- Required actions -
1 > From the MGB conversion thread, quote the passage starting at "Is it a manual" and ending at "straight forward conversion.".
2 > Continue the MGB conversion forum thread from the point where it stops.

- Text excerpt -
★ ★ ★ ★

# MGB Conversion



## Ace_bridger (Nov 22, 2011)

Looks great! I learnt to drive in a 'B' and my father built a one off sports car based on 'B' running gear and engine. We still have it in the garage.

I'm using an Open Revolt in my Golf and I'm very interested in your display. Did you make it or buy it? Will it display any of the Open Revolt parameters? Would it display Ah used?

Cheers and good luck, looks great so far. What wh/mile and range are you expecting.

Adam


----------



## alvin (Jul 26, 2008)

Hi Adam

Thanks. The display is open source. You can toggle through the differnet screens to read Pack voltage ,Motor amps ,Battery amps, Acc.Battery voltage,%SOC ,Miles to empty,Motor temp ,Controller temp,And Battery temp.

It will also drive the cars fuel gauge.

Here is a link to the build thread. 

LCD Display

Alvin


----------



## Caps18 (Jun 8, 2008)

Is it a manual transmission or a direct drive?

It looks really good, how does it perform?


----------



## Woodsmith (Jun 5, 2008)

I fancied converting a B, I figured it would make a fairly straight forward conversion.

Good work on that one.
How does it perform? Any video?

The display seems very similar to the cycle analyst.


----------



## alvin (Jul 26, 2008)

Caps18

Thank You.

Transmission and clutchless. I use 3rd and 4th. 4th is 1to1 and is not a problem to use just 4th gear.

It had crossed my mind to go direct drive but I was ready to get it going and left it alone.

A few months ago when I got it I tried an 8" pump motor ,it was ok...
Then I put the 11" in it and with the car full of lead (the batteries I was testing with) ,It would accelerate up hills without a problem. 

I have not driven any where with the lithiums yet. I charged for the first time yesterday and am thinking about bottom balancing first.

I guess I could run some of it out driving.

Alvin


----------



## alvin (Jul 26, 2008)

Woodsmith

Thank You very much.

The conversion was fairly easy the coupler for the ranger is the same for the B. I just re-drilled the adapter plate holes.

The hard part was getting the car back together. It was in a barn when I found it.

★ ★ ★ ★

- Entries shown -

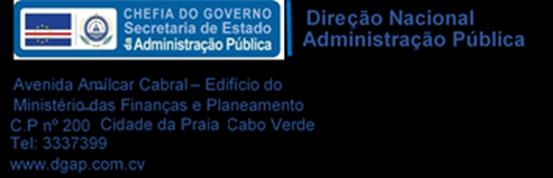 CHEFIA DO GOVERNO
Secretaria de Estado
da Administração Pública

Direção Nacional
Administração Pública

Avenida Amílcar Cabral – Edifício do Ministério das Finanças e Planeamento
C.P nº 200 Cidade da Praia Cabo Verde
Tel: 3337399
www.dgap.com.cv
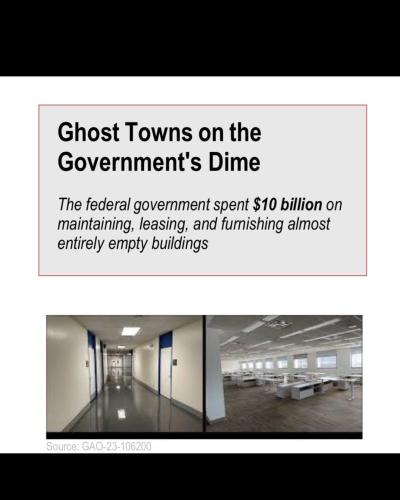 Ghost Towns on the Government's Dime

The federal government spent $10 billion on maintaining, leasing, and furnishing almost entirely empty buildings

Source: GAO-23-106200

★ ★ ★ ★

- Exercise results -
1 >
Is it a manual transmission or a direct drive?

It looks really good, how does it perform?


----------



## Woodsmith (Jun 5, 2008)

I fancied converting a B, I figured it would make a fairly straight forward conversion.

2 >
No video maybe latter .

Alvin


----------



## Ziggythewiz (May 16, 2010)

It's usually best to balance (either top or bottom) before they're in the car. Do you have a powerlab or similar to control the discharging?


----------



## Ace_bridger (Nov 22, 2011)

alvin said:


> Hi Adam
> 
> Thanks. The display is open source. You can toggle through the differnet screens to read Pack voltage ,Motor amps ,Battery amps, Acc.Battery voltage,%SOC ,Miles to empty,Motor temp ,Controller temp,And Battery temp.
> 
> ...


Thanks Alvin,

I'll try and track down a board or get some made.

Cheers,

Adam


----------



## alvin (Jul 26, 2008)

Ziggythewiz
The batteries will have to come back out. And I have that 8" motor that I thought might work to discharge.


Adam 

I saw on the other forum that you found a board.

That's great.

Alvin


----------



## Ace_bridger (Nov 22, 2011)

Yeah, there are some in Ireland which is a result! The internet is a wonderful thing...information sharing on a global scale within seconds!!

Many thanks for the lead and I'll follow your build with interest.


----------



## alvin (Jul 26, 2008)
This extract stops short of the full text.